PASSAGE:
►

Archives » 2011 » November

US World War 2 Cemetery, Madingley, Cambridgeshire

I scheduled this post for a certain time today as it seemed appropriate.

This is the North entrance to the US WW2 cemetery near Madingley, Cambridgeshire.

North Entrance to US War Cemetery, Cambridge

We visited it just after Grantchester. It’s set in some nice agricultural land a few miles east of Cambridge. The grounds are beautifully kept. Several people were busy keeping the paths clear of leaves while we were there.

The memorial itself is monumental in the same way that the corresponding cemetery at Collevilles-sur-Mer in Normandy is. Though Madingley has less than a third of the burials that are in Collevilles – which we visited over ten years ago now – it is still overwhelming when you pass through the entrance from the car park and see the thousands of grave markers. Most of the interred were airmen killed in the bombing campaign over Europe.

This is from the northern end. It doesn’t show the crescent effect that other angles give but from here the crosses (and stars of David) retreat into the distance.

All the Crosses (and Stars of David.)

The Flagstaff from the North

Long Vista  + Flagstaff from the Memorial Chapel

The flagstaff is massive and there is an avenue leading from it to the memorial chapel on whose steps the photo above right was taken.

The long wall on the left here contains the names of all those who died either in the North Atlantic or Europe but have no known grave. A starred entry denotes a Medal of Honor recipient, Lt Col Leon R Vance, who sadly perished when the aeroplane taking him back to the US after he was wounded, disappeared. The statues along the wall represent the various US services, including coastguards as well as airmen, soldiers and sailors.

◄

MATERIAL:
►

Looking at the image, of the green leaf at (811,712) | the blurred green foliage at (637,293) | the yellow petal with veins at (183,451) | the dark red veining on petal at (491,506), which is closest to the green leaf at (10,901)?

◄

THINGS TO DO:
1 > According to the Madingley cemetery post, who were most of the people buried there?
2 > For each statement, say whether it agrees with the Madingley cemetery post, and quote the words that decide it: (a) The cemetery lies a few miles west of Cambridge. (b) Madingley holds fewer burials than the cemetery at Collevilles-sur-Mer. (c) The statues along the long wall represent the various US services.
3 > Pick up the Madingley cemetery post after its final sentence and write the next part.

ANSWERS TO THE TASKS:
1 > Most were airmen killed in the bombing campaign over Europe.

2 >
(a) No: "a few miles east of Cambridge"
(b) Yes: "Madingley has less than a third of the burials that are in Collevilles"
(c) Yes: "The statues along the wall represent the various US services"

3 >
The Long Wall

The chapel itself, seen below first from the flagstaff and then from among the graves, is an impressive building.

Long Vista And Water, US WW2 Memorial, Cambridgeshire

The Memorial Chapel from North

The circular pieces in the windows are stained glass images of the seals of the various individual States that make up the Union that is the United States.

The wall on the southern side of the chapel displays a map showing the location of the many US bases in WW2 Britain. The hedge enclosing the grounds made it difficult to get far enough back.

Map Of WW2 US Bases in Britain

The Memorial Chapel Doors
The Memorial Chapel Interior, South Wall

The chapel doors have bronze plaques of the heavy equipment the servicemen may have used and inside, a whole wall is given over to the North Atlantic and European theatres of war, showing the routes of convoys and various air-raids over occupied Europe. Below that, panels show the extent of the Axis advance and the Allied ripostes for both the Africa/Europe and Pacific areas over three different time intervals.

The visitors building near the flagstaff had a well signed visitors book and staff who were welcoming and helpful.

Despite the buzz of the leaf clearer, the overall effect was one of tranquillity and harmony, of a strange sort of peace. US citizens with relatives buried there may find that a small comfort.

The experience, like that of visiting any large war cemetery, was humbling.

Embassy Cinema, Braintree, Essex

Why Braintree?

Well: the good lady and myself used to live there when I worked as a Research Chemist. We thought we’d see how it had changed in thirty years so made it one of the last stops on our recent trip down south.

I well remembered the cinema. The Embassy as was. The building is very deco indeed but is now a Wetherspoons pub called the Picture Palace.

Former Braintree Cinema by day

Former Braintree Cinema by Night

Former Braintree Cinema Interior Panel
Former Braintree Cinema Photo Panel

Surprisingly the inside has not been mucked about with much. On either side of where the screen was situated – the screen itself appears still to be present behind the bar area – are some original panels one of which I tried to photograph (see left above) but the light level was very low so the result is grainy. Two photographs of the original interior are in a frame on the wall of the foyer (right, above.) The windows are not original but have been replaced very sympathetically. You can just about make them out here.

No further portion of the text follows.